You can't make me do a horror edition.

Scream-shot Saturday Sundays? Not on your unlife, pal, it's November. Halloween's over. I have no contractual obligation to be "spooky" today, so let's fearlessly dive back into the well of Twitter's favourite gamedev hashtag. This week: A frog chorus, a living painting, an ominous orb, and a begrudging admission that yes, it's the scary weekend, fine.

I'll never cease to be amazed by folks who manage to make Unity scenes look like works of art, as is once more the case in this week's first outing.

There's no getting around that Dordogne, from French studio Un Je Ne Sais Quoi, is absolutely bloody gorgeous. An illustrator by trade, Cedric Babouche has painted a forest scene with staggering depth, drawing us into just one step in the game's nostalgic narrative adventure. It's even more stunning in motion, and promises photography, scrapbooking, audio recording and more when it arrives on Steam sometime next year.

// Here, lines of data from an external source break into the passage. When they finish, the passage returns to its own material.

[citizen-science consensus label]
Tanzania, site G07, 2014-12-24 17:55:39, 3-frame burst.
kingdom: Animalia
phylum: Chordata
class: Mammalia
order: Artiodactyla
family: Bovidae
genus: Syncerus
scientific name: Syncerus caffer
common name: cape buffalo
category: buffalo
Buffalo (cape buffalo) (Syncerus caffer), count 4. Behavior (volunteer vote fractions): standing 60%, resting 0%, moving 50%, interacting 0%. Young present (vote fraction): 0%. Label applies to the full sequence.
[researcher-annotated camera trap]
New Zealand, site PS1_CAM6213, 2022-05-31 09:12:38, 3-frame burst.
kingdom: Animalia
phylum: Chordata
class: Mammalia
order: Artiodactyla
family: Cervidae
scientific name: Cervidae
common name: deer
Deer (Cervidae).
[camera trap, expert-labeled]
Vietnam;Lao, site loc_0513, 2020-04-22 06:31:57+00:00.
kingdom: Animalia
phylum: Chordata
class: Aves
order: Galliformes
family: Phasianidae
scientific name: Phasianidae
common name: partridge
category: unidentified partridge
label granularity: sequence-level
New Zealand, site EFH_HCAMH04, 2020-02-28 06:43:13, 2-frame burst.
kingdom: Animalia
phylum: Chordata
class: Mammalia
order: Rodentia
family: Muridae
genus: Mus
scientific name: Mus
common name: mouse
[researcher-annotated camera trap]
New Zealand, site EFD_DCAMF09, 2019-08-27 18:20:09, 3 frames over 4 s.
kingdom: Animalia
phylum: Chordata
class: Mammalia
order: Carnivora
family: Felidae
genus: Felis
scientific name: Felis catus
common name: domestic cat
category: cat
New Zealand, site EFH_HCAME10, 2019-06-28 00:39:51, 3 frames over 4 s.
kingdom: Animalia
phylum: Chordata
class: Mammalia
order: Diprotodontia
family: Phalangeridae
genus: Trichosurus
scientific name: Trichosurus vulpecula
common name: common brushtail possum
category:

Oh gosh, someone's turned out the lights for our next entry, but don't worry. The orb is your light. The orb is your friend.

I'm not sure what I expected next from the devs of platform puker Eggggg. But with Mørkredd, Norwegian devs Hyper Games have eschewed vomit-propelled flight for a more sombre, co-op puzzler played out in stark monochrome. I do love me a massive, unwieldy, slightly terrifying orb, and this one's a good'un, guiding you and a pal through some pitch-black labyrinths on Steam and Xbox Game Pass sometime next year.

Now, I'd love to give you a bit of music this Sunday afternoon, but it appears the band hasn't yet shown up to play. Some frog chorus, this.

As a narrative adventure game about a frog in search of tea leaves, Chilean developers Smarto Club's amphibious romp looks delightfully cosy. The artists use dithered pixels to give Teacup (both the game and the eponymous frog herself) this fuzzy, picture-book quality, something that'd readily sit on the shelf next to an Over The Garden Wall artbook.

A perfect game for popping open on a laptop in bed with a warm mug of tea, I reckon - though I hope my own quest for more teabags isn't so convoluted as to form the basis of an entire videogame.

Finally... oh, fine, you can have one Halloween post, courtesy of the wonderful Weaving Tides.

Hope they're knitting a big pumpkin sweater, because it's looking to be a particularly long, cold, lonely winter. Stay safe out there, skeletons.